● Fragmento seleccionado
En estas últimas semanas aquí en Chile, hemos experimentado uno de los movimientos sociales más grandes de las últimas décadas, un estallido que es producto del malestar de las personas por la forma en que se ha llevado a cabo el gobierno del país, y por diversas políticas, leyes y situaciones que son vistas como opresivas e injustas. Las formas más violentas de manifestación han llevado al gobierno a responder con una fuerte y amplia represión, lo cual ha provocado que quiénes están demandando cambios se resientan aún más.
Sé que no es un tema popular para hacer reflexiones. Sé que la política crea divisiones con facilidad, y que hay sensibilidades que son afectadas fácilmente. Sé que hay cristianos que prefieren huir y ponerse al margen de estos asuntos. Sé incluso que el resumen anterior no será compartido por algunos de mis hermanos, ya sea por no denunciar suficientemente fuerte la injusticia, o por avalar de alguna manera el desorden y la desobediencia. Pero a pesar de todo esto, creo que es un tema que requiere de nuestra atención como cristianos, así que, a riesgo de decepcionar a varios de ustedes... aquí va un breve intento de perspectiva balanceada.

● Actividades propuestas
(1) En el texto sobre el estallido social en Chile, ¿cómo ha respondido el gobierno a las formas más violentas de manifestación?
(2) Edita las entradas que van desde la línea que contiene "Looking closely at" hasta el final de las entradas, ambas incluidas, cambiando "frost-covered twig" por "icy twig" sin modificar nada más.
Las entradas no guardan relación alguna con el texto sobre el estallido social en Chile.

● Material de trabajo
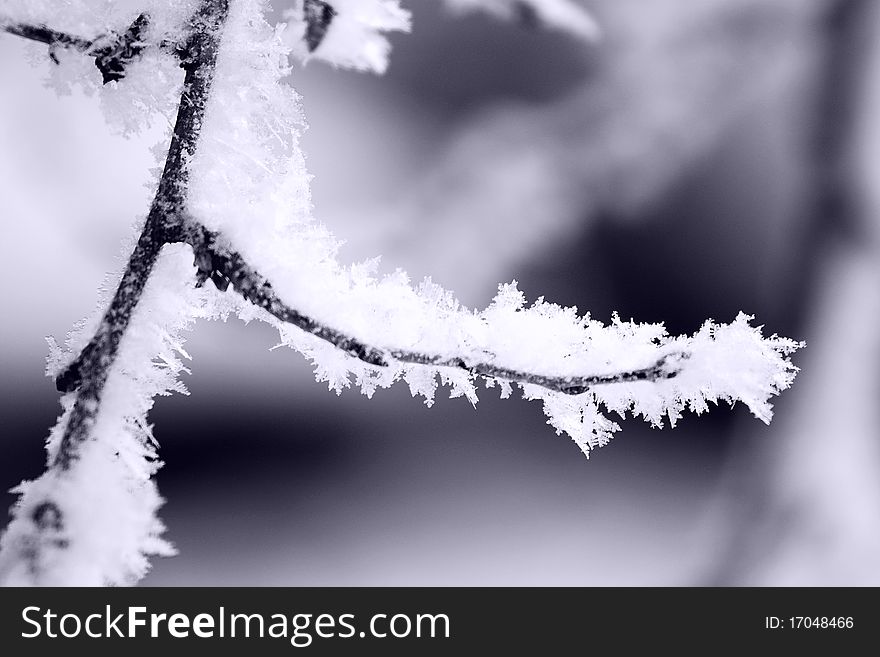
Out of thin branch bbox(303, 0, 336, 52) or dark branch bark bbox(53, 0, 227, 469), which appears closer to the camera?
dark branch bark bbox(53, 0, 227, 469)

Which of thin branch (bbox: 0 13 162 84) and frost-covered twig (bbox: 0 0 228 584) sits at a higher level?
thin branch (bbox: 0 13 162 84)

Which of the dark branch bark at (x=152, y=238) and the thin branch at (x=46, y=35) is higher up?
the thin branch at (x=46, y=35)

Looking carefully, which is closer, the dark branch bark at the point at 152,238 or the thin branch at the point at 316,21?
the dark branch bark at the point at 152,238

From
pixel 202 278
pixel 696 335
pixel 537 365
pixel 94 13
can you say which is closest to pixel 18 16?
pixel 94 13

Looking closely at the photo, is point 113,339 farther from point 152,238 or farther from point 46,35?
point 46,35

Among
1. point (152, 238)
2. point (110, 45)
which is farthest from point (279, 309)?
point (110, 45)

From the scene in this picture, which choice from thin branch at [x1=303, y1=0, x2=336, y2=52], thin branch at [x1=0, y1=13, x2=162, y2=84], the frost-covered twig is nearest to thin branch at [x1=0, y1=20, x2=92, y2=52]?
thin branch at [x1=0, y1=13, x2=162, y2=84]

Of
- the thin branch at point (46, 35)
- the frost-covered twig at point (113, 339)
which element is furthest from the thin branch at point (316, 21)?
the thin branch at point (46, 35)

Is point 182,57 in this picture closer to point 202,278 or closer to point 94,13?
point 94,13

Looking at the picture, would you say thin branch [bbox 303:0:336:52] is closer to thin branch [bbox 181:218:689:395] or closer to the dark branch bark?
the dark branch bark

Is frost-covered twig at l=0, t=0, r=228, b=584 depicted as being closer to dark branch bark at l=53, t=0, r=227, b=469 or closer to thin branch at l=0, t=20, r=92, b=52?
dark branch bark at l=53, t=0, r=227, b=469

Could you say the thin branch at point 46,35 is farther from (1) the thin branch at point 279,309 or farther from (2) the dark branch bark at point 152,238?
(1) the thin branch at point 279,309

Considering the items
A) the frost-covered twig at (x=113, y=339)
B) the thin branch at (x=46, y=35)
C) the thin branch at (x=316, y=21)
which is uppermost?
the thin branch at (x=316, y=21)

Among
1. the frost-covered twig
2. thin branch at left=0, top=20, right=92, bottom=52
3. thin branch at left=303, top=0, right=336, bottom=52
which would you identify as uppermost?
thin branch at left=303, top=0, right=336, bottom=52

● Soluciones
(1) Con una fuerte y amplia represión.

(2)
Looking closely at the photo, is point 113,339 farther from point 152,238 or farther from point 46,35?
point 46,35

Among
1. point (152, 238)
2. point (110, 45)
which is farthest from point (279, 309)?
point (110, 45)

From the scene in this picture, which choice from thin branch at [x1=303, y1=0, x2=336, y2=52], thin branch at [x1=0, y1=13, x2=162, y2=84], the icy twig is nearest to thin branch at [x1=0, y1=20, x2=92, y2=52]?
thin branch at [x1=0, y1=13, x2=162, y2=84]

Of
- the thin branch at point (46, 35)
- the icy twig at point (113, 339)
which element is furthest from the thin branch at point (316, 21)?
the thin branch at point (46, 35)

Is point 182,57 in this picture closer to point 202,278 or closer to point 94,13?
point 94,13

Looking at the picture, would you say thin branch [bbox 303:0:336:52] is closer to thin branch [bbox 181:218:689:395] or closer to the dark branch bark?
the dark branch bark

Is icy twig at l=0, t=0, r=228, b=584 depicted as being closer to dark branch bark at l=53, t=0, r=227, b=469 or closer to thin branch at l=0, t=20, r=92, b=52?
dark branch bark at l=53, t=0, r=227, b=469

Could you say the thin branch at point 46,35 is farther from (1) the thin branch at point 279,309 or farther from (2) the dark branch bark at point 152,238?
(1) the thin branch at point 279,309

Considering the items
A) the icy twig at (x=113, y=339)
B) the thin branch at (x=46, y=35)
C) the thin branch at (x=316, y=21)
which is uppermost?
the thin branch at (x=316, y=21)

Among
1. the icy twig
2. thin branch at left=0, top=20, right=92, bottom=52
3. thin branch at left=303, top=0, right=336, bottom=52
which would you identify as uppermost?
thin branch at left=303, top=0, right=336, bottom=52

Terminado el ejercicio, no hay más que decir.